### YOUR TASK
Transcribe exactly the lines from the one containing "phylum: Chordata" through the end of the entries, including both the first and the last, and nothing else.

(Stored items)
######
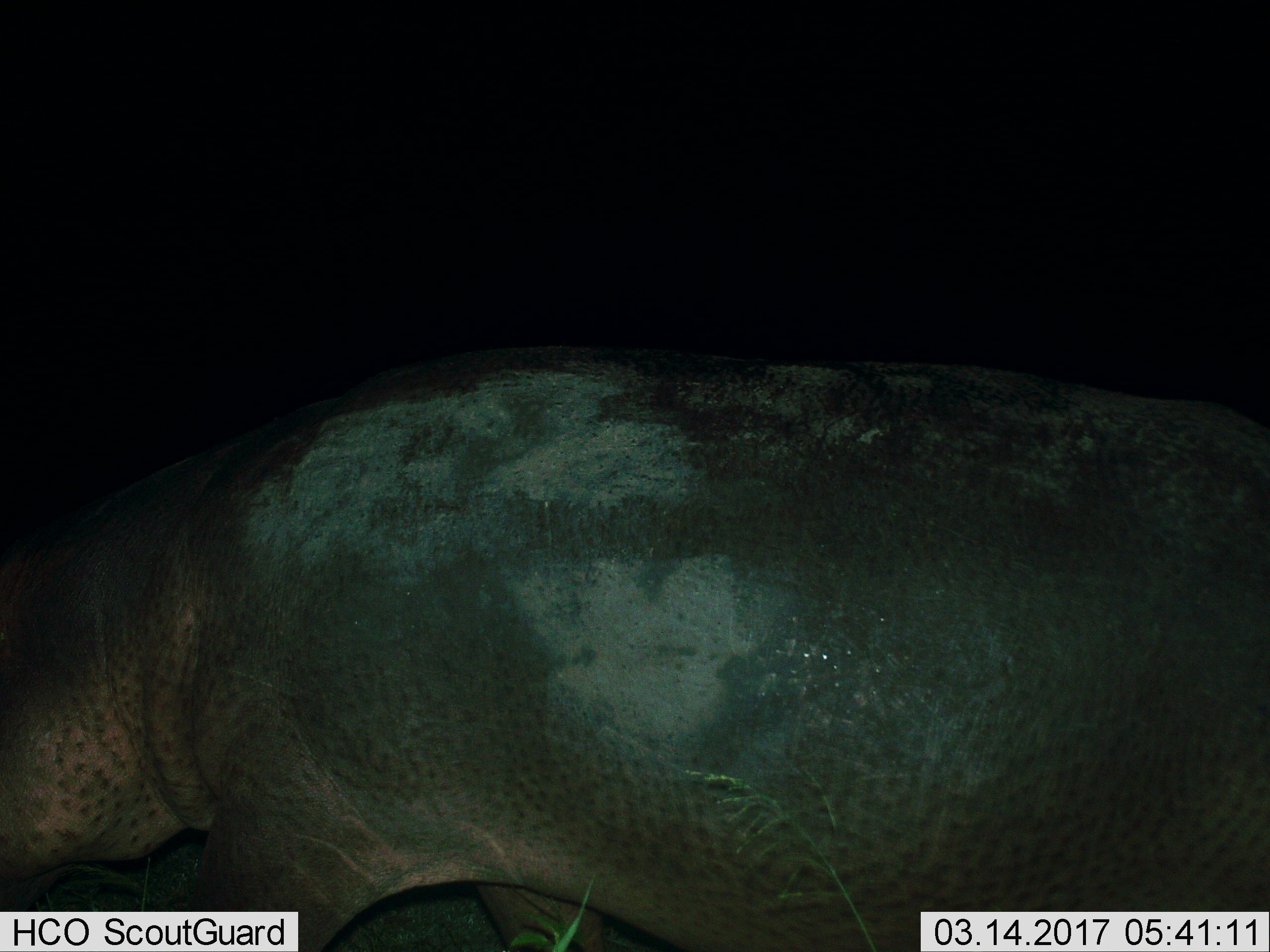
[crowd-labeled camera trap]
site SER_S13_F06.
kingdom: Animalia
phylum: Chordata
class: Mammalia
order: Artiodactyla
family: Hippopotamidae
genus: Hippopotamus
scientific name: Hippopotamus amphibius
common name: hippopotamus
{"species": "hippopotamus (Hippopotamus amphibius)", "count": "1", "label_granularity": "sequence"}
######
### TASK SOLUTION
phylum: Chordata
class: Mammalia
order: Artiodactyla
family: Hippopotamidae
genus: Hippopotamus
scientific name: Hippopotamus amphibius
common name: hippopotamus
{"species": "hippopotamus (Hippopotamus amphibius)", "count": "1", "label_granularity": "sequence"}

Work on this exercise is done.